Edição: Dany Starling Minas Gerais é conhecida por várias características marcantes. O jeitinho mineiro, o pão de queijo, as montanhas, o Clube da Esquina, o minério de ferro e os trens. Trens da língua, trens de carga, de passageiros. E, porque não, o metrô. Quem nunca andou de metrô, certamente um dia irá fazê-lo. Por ser um meio de transporte rápido, eficiente e barato, é preferência para milhares de usuários. Tomar ou “pegar”, como muitos costumam dizer, vai muito além de uma simples viagem. Pelo menos para quem acompanha a rotina das pessoas que por lá passam. Chefe de estação há 23 anos, Alexandre Santos já perdeu a conta de quantas pessoas viu passar pelas catracas, e diz que lidar com “gente” é o que há de melhor em sua rotina. Diariamente, ele abre as estações e confere cofres, equipamentos de sinalização, áudio e vídeo e o quadro de funcionários. Alexandre recorda as muitas mudanças ocorridas no metrô, principalmente em relação ao número de passageiros, ao conforto oferecido e à capacidade dos trens. Mas o chefe de estação ressalta que a modificação mais significativa foi a evolução das pessoas. “Antigamente, o usuário não tinha educação. Hoje, todos respeitam as normas e sabem que o serviço está sendo prestado para ele”.

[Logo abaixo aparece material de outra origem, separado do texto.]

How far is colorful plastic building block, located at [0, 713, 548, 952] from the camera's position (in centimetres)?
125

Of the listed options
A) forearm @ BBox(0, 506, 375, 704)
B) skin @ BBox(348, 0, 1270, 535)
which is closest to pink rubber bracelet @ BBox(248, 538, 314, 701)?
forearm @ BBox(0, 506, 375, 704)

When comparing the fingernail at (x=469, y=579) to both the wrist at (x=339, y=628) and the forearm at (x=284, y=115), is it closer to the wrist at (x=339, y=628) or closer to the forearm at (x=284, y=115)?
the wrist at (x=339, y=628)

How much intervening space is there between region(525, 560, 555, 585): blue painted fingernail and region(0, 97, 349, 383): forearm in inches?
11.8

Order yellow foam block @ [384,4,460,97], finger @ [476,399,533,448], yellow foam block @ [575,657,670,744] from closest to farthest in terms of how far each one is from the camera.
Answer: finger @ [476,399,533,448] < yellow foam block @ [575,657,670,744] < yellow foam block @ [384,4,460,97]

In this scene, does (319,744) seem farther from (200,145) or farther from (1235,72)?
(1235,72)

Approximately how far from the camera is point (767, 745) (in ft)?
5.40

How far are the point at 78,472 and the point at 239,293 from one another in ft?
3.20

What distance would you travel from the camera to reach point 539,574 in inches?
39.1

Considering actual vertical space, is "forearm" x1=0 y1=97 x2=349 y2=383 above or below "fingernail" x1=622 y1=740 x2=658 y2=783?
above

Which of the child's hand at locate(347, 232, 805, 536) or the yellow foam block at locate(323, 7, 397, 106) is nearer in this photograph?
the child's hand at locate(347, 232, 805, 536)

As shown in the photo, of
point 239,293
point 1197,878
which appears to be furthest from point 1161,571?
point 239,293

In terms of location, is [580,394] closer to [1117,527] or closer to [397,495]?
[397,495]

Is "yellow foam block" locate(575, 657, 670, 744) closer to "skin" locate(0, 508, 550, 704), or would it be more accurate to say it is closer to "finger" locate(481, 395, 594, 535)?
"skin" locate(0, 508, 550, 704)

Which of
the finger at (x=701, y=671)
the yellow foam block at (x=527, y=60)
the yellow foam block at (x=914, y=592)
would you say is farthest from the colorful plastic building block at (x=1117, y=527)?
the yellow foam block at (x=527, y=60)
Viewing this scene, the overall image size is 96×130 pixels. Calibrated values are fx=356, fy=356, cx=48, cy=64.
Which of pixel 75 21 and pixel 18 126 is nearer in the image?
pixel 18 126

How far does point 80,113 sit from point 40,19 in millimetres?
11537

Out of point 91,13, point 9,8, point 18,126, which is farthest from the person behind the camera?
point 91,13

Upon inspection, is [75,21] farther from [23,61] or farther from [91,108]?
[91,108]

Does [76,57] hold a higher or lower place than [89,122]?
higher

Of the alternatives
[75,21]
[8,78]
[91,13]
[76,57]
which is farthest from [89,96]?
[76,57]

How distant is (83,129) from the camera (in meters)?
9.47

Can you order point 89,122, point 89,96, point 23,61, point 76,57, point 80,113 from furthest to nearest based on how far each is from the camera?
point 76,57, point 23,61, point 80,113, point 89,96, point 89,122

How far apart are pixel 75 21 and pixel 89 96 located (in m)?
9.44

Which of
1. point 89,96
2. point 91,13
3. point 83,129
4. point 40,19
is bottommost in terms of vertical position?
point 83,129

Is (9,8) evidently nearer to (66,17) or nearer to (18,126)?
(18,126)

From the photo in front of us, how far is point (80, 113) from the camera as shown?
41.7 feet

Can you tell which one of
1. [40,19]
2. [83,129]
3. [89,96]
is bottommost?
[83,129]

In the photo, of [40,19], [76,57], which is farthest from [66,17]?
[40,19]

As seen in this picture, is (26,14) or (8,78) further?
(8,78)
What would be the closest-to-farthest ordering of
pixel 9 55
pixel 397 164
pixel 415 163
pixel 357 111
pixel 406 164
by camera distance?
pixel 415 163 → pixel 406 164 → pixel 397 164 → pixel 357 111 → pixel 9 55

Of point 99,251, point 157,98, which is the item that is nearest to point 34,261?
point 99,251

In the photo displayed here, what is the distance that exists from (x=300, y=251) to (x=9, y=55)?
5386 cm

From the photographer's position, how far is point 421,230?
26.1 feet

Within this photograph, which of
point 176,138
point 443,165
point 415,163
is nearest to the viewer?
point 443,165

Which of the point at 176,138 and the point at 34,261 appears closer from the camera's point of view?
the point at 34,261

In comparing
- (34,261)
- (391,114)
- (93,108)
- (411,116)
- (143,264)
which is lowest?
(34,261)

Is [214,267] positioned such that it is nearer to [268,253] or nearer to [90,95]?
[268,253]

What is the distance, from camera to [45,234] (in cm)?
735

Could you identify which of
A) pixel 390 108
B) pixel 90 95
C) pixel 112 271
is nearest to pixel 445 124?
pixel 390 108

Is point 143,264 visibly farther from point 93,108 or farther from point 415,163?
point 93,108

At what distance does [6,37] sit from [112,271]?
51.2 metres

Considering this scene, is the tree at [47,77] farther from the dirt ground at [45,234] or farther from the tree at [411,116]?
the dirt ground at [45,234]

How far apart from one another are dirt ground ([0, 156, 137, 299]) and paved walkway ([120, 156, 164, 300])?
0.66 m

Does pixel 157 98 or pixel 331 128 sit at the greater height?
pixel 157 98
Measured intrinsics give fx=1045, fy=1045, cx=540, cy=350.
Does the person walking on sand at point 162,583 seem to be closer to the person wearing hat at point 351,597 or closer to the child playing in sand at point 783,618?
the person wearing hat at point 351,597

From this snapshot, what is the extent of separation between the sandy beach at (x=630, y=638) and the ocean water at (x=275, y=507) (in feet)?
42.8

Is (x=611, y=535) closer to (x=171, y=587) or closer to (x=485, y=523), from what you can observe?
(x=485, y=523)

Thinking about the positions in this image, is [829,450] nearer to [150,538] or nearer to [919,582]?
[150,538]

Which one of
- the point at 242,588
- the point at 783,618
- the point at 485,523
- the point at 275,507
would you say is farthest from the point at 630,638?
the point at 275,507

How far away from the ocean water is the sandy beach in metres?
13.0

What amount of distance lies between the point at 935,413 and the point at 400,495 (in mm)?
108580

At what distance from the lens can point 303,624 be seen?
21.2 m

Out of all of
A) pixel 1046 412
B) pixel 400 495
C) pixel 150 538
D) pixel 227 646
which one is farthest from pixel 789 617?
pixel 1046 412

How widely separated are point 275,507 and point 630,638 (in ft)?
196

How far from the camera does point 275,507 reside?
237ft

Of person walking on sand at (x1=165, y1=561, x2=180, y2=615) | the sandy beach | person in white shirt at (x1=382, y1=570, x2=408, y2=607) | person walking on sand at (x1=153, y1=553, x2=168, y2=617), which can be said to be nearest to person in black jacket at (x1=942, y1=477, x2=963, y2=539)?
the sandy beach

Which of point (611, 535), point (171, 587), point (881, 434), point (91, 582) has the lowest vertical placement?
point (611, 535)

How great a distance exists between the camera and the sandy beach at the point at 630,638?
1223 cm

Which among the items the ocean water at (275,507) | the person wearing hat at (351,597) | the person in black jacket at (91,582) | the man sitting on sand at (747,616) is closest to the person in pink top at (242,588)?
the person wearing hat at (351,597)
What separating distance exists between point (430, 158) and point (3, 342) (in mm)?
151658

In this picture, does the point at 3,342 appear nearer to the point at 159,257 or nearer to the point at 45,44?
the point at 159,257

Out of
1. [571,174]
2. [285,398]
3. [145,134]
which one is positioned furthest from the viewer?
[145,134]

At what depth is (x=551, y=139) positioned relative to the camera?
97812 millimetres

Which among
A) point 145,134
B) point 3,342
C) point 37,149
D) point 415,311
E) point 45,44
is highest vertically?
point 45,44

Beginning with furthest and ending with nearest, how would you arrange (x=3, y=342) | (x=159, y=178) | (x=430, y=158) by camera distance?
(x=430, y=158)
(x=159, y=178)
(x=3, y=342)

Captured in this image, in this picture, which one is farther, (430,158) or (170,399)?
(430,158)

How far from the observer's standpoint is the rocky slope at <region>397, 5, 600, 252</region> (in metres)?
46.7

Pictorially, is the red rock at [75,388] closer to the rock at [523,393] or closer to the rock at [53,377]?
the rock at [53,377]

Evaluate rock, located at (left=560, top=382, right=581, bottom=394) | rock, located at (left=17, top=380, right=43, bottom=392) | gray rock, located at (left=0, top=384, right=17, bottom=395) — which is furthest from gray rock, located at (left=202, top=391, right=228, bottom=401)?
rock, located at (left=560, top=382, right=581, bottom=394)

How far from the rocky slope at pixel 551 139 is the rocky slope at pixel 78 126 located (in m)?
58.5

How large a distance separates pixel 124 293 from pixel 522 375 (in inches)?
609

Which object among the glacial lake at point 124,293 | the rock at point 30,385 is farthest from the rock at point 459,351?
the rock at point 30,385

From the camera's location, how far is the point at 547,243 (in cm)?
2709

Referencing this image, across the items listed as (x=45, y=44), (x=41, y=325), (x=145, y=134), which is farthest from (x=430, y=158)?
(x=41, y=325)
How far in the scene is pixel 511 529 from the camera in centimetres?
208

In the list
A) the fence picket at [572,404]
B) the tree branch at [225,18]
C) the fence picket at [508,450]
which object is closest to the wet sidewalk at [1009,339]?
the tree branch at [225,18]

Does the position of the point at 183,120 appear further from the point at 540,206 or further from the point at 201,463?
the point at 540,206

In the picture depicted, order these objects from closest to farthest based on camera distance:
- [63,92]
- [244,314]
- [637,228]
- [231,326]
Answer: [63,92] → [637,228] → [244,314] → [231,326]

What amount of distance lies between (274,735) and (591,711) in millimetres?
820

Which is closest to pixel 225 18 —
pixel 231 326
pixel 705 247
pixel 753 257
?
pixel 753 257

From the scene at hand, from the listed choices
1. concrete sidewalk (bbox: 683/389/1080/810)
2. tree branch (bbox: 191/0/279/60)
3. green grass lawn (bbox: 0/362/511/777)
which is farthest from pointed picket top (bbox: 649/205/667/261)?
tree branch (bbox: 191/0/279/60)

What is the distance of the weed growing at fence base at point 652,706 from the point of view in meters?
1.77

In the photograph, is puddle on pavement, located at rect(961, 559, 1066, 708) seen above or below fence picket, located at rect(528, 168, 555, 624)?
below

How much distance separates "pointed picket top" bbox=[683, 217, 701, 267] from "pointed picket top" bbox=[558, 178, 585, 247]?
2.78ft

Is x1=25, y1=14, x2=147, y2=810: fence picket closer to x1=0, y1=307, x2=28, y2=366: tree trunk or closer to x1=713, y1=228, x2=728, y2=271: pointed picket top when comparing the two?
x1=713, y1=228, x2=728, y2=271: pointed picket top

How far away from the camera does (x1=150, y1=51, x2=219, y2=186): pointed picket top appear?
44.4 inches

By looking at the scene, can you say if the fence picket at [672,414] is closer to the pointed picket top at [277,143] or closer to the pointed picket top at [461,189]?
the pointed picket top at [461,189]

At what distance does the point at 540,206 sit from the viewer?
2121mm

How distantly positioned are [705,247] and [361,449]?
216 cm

Dentro do regulamento “O metrô é um canal de Deus para tudo o que eu tenho. Procuro ser gente boa, mas dentro das normas. Muitas vezes, sou chamado de chato porque gosto de fazer meu serviço tranquilamente e dentro das normas”. Como um mantra, Alexandre repete isso várias vezes ao longo da entrevista. Sábado é o dia em que o metrô recebe um maior número de crianças, levadas pelos pais para passear. Alexandre conta que muitos desses usuários são pessoas simples, que não podem oferecer outra forma de lazer aos filhos. “Sempre me perguntam se, para cada estação, deverão pagar uma nova passagem. Explico que, se não passarem pelas catracas, podem ficar passeando por todas as estações, sem ter que pagar novamente”. Apesar de não ser usuário, pois que o metrô ainda não atende a seu bairro, Alexandre diz que este é o melhor meio de transporte que existe atualmente. “A regularidade de horários, a possibilidade de não pegar trânsito, o fato de ser barato e de atingir grande parte da capital faz o metrô ser um dos meios mais procurados pela população”, avalia. A vista da cabine Maquinista do metrô há seis anos, com rotina de trabalho tranquila, percebida em sua forma de conversar e trabalhar, Alexandre Fonseca diz achar incrível a relação de sua profissão com a sociedade em geral. Segundo o maquinista, a relação com os colegas de trabalho é a melhor

possível. O que credita à rotina do serviço, diferenciada das demais profissões. Afinal, ele vê (e conversa) com os colegas apenas poucos minutos na sala dos maquinistas, localizada na estação Minas Shopping. Como ele e os demais companheiros passam a maior parte do tempo na cabine do condutor, não há tempo para desentendimentos ou outros conflitos. Para Alexandre, a oportunidade de encontrar os amigos de trabalho é na festa anual que a empresa oferece em comemoração ao dia do metroviário. “Lá, a gente ri bastante e se diverte com casos pessoais e do trabalho”, lembra. Usuários De dentro de sua cabine de condutor, Alexandre observa o povo ir de um lado para o outro. Conta que, diariamente, é cada vez maior o número de novas pessoas que começam

a usar o serviço. “Muitas eu acabo por conhecer, pois são trabalhadores ou estudantes que pegam o metrô no mesmo horário, para iniciar suas rotinas diárias. Porém, o número de usuários novos aumenta a cada dia”. Há aqueles usuários que deixam marcas e não são esquecidos. Para Alexandre, o ‘coronel’ é um deles. Um senhor de aproximadamente 60 anos e de pouca fala frequenta o metrô vestido com farda do Exército, já desgastada. Embarca na estação Vilarinho e segue até a estação Eldorado. Ao chegar, cumprimenta a todos, inclusive o maquinista, e, ao desembarcar, corre ao lado do trem, acenando e se despedindo do condutor. “Acredito que ele seja um senhor solitário, que aqui encontra uma forma de se sentir inserido na sociedade novamente. Ao correr ao lado do trem, parece uma criança. É alegre e triste ao mesmo tempo”, emociona-se o maquinista.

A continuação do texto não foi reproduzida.